Last year I bought a Snowbear plow as a closeout at Sam's. I currently have a beat up 85 Blazer with a Meyer. The Snowbear will fit two other vehicles I currently own. Hopefully it will remain a back up plow. I have read in this forum about the winches dying on these plows. Well, Harbor Freight has a 2 ton 1.5 hp ATV winch for $49.95. This is 1.5 hp with power in and out. All I did was buy a ¼" steel plate larger than the base on the current Super Winch. Take the old winch off, center the new plate where the new plate will mount and measure the 2 wholes that you will need to drill to mount the plate on the plow(3/8"). Match or bolt the single bolt hole from the base of the new winch (drill it out to 3/8), then scribe the outlines of the other 2 mount holes from the new winch to the plate. Drill these 2 new holes at their widest point to get max clearance for the 2 ( 5/16") mounting bolts. This now gives 3 mounting bolts. Not being a machinist I had to enlarge some of the holes to make everything fit. I plan on using a chain or strap rather than the steel cable. The current controls work on the new winch. Now I have a cheap backup winch.


----------



## wagonman76

Thats cool. The winch I used looks like the same thing used on the Snowbear, just rebadged. I got mine off ebay for $36 or so. 2000# ATV winch. I used the steel cable that came with it, but put a new end on it with real saddle clamps. I wired the controller inside the car. It works quite well.

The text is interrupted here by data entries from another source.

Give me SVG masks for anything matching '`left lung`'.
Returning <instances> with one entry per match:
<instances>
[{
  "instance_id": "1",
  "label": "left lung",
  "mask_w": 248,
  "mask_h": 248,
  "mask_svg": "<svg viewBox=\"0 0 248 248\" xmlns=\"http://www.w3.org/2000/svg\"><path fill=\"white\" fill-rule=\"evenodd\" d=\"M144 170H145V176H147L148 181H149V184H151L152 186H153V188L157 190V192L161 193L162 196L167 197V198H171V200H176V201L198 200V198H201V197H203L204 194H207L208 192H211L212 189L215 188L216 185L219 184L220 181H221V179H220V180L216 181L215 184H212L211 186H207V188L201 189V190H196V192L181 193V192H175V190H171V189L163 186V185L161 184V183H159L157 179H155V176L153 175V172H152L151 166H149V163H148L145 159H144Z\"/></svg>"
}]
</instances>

After 2 seasons it started sticking when cold, I had to hit it with a hammer to get it going after being parked for a day. It also started drifting down sometimes. Last summer I tore apart the motor and cleaned out all the rust, and replaced the motor brush springs. I also put some sealing washers at the terminal bolts (where I suspect the moisture got in) and coated the parts with grease before assembling them. Put it all back together and it works good as new. Maybe itll last longer this way. Still, pretty good for a cheap winch.


----------



## CruZer

Thanks for the tips on winch replacement. I bought my Sno Bear as a left over at my local Home Depot last March and haven't needed to use it yet,but ,like with most things,it's gonna break someday,so I'll keep these notes handy for that day.


----------



## kwollen

*CruZar*

CruZer I like to have backups. One might get by using a 3/16" base plate. Another fault I have seen is broken straps. One user named PhantomRacer has an older model Snowbear with a chain instead of a strap. He posted pictures of it in a thread posted by Skinut2234 titled "Snowbear-How much snow can it push". The pictures are posted in replies 16&17. PR also has pictures of how he zip tied his cart together making it easy to put on. As long as my old plow works my Snowbear stays in the garage.


----------



## CruZer

Thanks,kwollen. I remember seeing that thread last year.I'll have to go back and re-visit it. My plan has been to replace the strap with cable if it ever breaks. I'm fortunate enough to have a good sized Ariens snowblower as back up,too.
Of course, we haven't gotten any snow yet this winter ,so I haven't even had a chance to try out my plow except to grade the dirt driveway last spring.


----------



## kwollen

_*Also works on a Meyer!*_ When I used a 1/4" plate for my base, and made it over sized, I figured that it could have multiple uses. Well the plate will bolt on to the lift arm for my old 6 1/2', under the hood pump, Meyer. So now I have a cheap replacement if my pump ever goes out. This should bolt onto any plow's lift arm when it is in the down position. All I would need to do is run longer wires for the controls, probably use some 12 or 14 house wire because it needs heavy wire and I already have some at home.


----------